Here’s the review from Halifax’s Coast weekly…

Published April 12, 2007.
Joel Plaskett Emergency
Ashtray Rock
(Maple)
It’s about being in love with music. It’s about the best friends in the band and their friendship that gets wrecked over a girl. In a brisk 40-minutes-and-change, Ashtray Rock is a concept album that dances circles around the pretensions of its gatefold-sleeved ancestors. Anthemic and bittersweet at the same time, the record’s 13 tracks are pitched between exhilaration and despair, and as they address friendship and love and betrayals and endings and forgiveness, the songs are infused with the feeling of that time of your life when everything is happening for the first time.

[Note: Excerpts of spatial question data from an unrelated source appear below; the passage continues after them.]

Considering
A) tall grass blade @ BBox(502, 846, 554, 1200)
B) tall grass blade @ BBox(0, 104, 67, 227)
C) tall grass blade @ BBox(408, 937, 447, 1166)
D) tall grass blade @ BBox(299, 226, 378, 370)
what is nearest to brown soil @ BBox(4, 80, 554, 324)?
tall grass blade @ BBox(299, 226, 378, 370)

As different from the acoustic-driven La De Da as it was from the stadium rock of Truthfully Truthfully, and as it was from the haunted, country-tinged Down at the Khyber, or the urgent, lo-fi In Need of Medical Attention, Ashtray Rock is a testament to the tuneful, inventive and always evolving songwriting of Joel Plaskett. After last year’s Make a Little Noise EP and the extensive airplay of “Nowhere With You,” Ashtray Rock sees the Emergency reuniting with the EP’s producer Gordie (Big Sugar) Johnson. And if the band giving over the studio reins to Johnson’s radio-friendly polish sounded like a risk, this record shows it was no risk at all. Intimate and heartfelt and full of ear candy, Ashtray Rock sounds like a love letter to the friends Plaskett grew up making music with.